What is needed: The reply should hold every record, copied exactly.

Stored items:
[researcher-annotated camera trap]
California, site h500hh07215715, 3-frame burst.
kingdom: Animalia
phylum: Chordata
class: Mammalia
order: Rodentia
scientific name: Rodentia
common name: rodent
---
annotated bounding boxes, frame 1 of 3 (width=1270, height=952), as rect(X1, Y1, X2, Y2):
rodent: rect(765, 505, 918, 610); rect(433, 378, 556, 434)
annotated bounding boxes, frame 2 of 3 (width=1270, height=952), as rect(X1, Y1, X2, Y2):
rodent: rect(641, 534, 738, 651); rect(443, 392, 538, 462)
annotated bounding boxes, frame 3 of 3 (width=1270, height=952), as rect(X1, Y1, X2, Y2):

Answer box:
[researcher-annotated camera trap]
California, site h500hh07215715, 3-frame burst.
kingdom: Animalia
phylum: Chordata
class: Mammalia
order: Rodentia
scientific name: Rodentia
common name: rodent
---
annotated bounding boxes, frame 1 of 3 (width=1270, height=952), as rect(X1, Y1, X2, Y2):
rodent: rect(765, 505, 918, 610); rect(433, 378, 556, 434)
annotated bounding boxes, frame 2 of 3 (width=1270, height=952), as rect(X1, Y1, X2, Y2):
rodent: rect(641, 534, 738, 651); rect(443, 392, 538, 462)
annotated bounding boxes, frame 3 of 3 (width=1270, height=952), as rect(X1, Y1, X2, Y2):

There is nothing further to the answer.